● **RECORD SET**

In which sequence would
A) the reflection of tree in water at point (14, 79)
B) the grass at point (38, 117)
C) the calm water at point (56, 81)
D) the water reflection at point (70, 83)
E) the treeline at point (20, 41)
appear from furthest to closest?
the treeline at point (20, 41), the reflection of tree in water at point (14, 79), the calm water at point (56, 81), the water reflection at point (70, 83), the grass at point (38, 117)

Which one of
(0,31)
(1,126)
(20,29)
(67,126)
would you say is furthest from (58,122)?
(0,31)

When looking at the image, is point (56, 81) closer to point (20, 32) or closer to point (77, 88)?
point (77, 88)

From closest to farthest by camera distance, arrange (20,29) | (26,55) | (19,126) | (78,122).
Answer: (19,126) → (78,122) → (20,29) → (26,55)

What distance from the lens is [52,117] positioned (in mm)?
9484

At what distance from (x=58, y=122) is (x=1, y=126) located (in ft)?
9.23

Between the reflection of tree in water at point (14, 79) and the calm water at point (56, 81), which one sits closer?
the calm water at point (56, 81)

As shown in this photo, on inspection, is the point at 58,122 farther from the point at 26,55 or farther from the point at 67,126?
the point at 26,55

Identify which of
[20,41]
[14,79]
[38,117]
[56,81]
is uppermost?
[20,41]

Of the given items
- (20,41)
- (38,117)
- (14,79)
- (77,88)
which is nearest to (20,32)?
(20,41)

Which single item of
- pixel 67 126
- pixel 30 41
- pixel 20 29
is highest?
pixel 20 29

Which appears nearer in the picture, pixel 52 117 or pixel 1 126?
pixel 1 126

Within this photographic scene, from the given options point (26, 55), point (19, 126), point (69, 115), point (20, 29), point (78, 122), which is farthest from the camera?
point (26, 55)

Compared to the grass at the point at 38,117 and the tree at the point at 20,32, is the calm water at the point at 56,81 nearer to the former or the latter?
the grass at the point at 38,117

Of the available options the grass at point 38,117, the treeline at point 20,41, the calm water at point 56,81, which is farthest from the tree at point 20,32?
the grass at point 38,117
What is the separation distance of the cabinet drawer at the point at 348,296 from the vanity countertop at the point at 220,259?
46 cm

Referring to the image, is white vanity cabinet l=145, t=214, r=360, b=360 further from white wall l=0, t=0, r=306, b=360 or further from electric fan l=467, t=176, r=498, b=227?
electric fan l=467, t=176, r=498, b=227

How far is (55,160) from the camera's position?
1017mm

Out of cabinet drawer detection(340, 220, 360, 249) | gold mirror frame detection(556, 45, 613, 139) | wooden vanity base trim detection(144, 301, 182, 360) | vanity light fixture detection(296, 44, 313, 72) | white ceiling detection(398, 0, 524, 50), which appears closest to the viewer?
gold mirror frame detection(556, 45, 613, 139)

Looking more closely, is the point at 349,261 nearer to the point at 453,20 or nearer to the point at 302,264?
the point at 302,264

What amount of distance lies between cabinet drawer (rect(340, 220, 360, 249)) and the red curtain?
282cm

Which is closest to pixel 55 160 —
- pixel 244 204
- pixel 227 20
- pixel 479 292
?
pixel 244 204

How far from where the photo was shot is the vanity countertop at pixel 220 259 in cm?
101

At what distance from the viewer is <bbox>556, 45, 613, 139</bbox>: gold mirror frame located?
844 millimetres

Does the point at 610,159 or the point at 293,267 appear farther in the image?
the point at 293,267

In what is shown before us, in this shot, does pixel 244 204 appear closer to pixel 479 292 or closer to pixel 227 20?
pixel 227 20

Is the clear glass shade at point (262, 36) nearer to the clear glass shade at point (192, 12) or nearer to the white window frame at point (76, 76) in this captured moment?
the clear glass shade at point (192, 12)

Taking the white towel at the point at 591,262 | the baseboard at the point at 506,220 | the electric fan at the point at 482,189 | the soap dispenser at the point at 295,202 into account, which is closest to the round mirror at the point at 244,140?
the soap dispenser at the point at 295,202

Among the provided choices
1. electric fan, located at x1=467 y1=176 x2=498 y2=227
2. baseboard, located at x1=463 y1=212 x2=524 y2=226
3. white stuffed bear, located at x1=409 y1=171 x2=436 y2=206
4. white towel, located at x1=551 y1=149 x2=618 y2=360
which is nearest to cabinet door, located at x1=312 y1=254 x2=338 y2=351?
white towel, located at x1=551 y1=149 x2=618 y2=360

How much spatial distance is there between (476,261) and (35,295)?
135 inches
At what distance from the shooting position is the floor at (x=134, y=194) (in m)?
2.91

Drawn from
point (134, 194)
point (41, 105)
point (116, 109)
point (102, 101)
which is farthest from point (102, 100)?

● **TASK DETAILS**
Present the material from its first line through the line with "appear from furthest to closest?" as a Markdown table with the columns Row and Line. Number each line and leave out any blank lines.

● **RESPONSE TO THE TASK**
| Row | Line |
|---|---|
| 1 | In which sequence would |
| 2 | A) the reflection of tree in water at point (14, 79) |
| 3 | B) the grass at point (38, 117) |
| 4 | C) the calm water at point (56, 81) |
| 5 | D) the water reflection at point (70, 83) |
| 6 | E) the treeline at point (20, 41) |
| 7 | appear from furthest to closest? |